[Records of spatial reasoning questions]
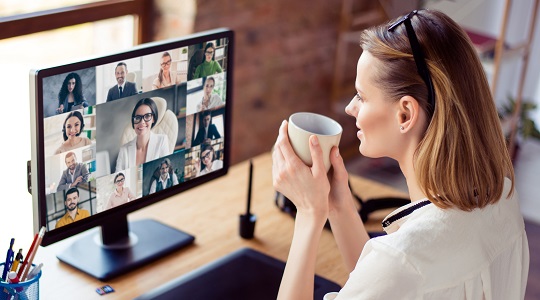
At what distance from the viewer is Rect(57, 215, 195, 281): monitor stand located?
1476 mm

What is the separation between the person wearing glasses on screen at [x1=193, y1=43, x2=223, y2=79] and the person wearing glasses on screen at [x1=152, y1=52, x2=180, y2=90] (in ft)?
0.20

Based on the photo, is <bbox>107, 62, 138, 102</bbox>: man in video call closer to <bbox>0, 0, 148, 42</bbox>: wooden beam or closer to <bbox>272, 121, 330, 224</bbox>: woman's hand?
<bbox>272, 121, 330, 224</bbox>: woman's hand

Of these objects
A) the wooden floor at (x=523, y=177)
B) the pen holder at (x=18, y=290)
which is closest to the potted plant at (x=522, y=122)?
the wooden floor at (x=523, y=177)

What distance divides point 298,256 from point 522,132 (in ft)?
9.98

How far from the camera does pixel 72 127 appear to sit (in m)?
1.32

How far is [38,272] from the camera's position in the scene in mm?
1260

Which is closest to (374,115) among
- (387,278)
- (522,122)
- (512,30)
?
(387,278)

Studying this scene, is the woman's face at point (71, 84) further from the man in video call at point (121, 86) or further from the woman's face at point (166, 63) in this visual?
the woman's face at point (166, 63)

> **What the task asks**
Copy the lines above word for word, starting at the line that contains "Which is closest to (374,115) among" and ending at the last line of the records.

> **Solution to the problem**
Which is closest to (374,115) among
- (387,278)
- (522,122)
- (512,30)
?
(387,278)

Studying this scene, is the woman's face at point (71, 84) further from the man in video call at point (121, 86) or further from the woman's face at point (166, 63) in this visual?
the woman's face at point (166, 63)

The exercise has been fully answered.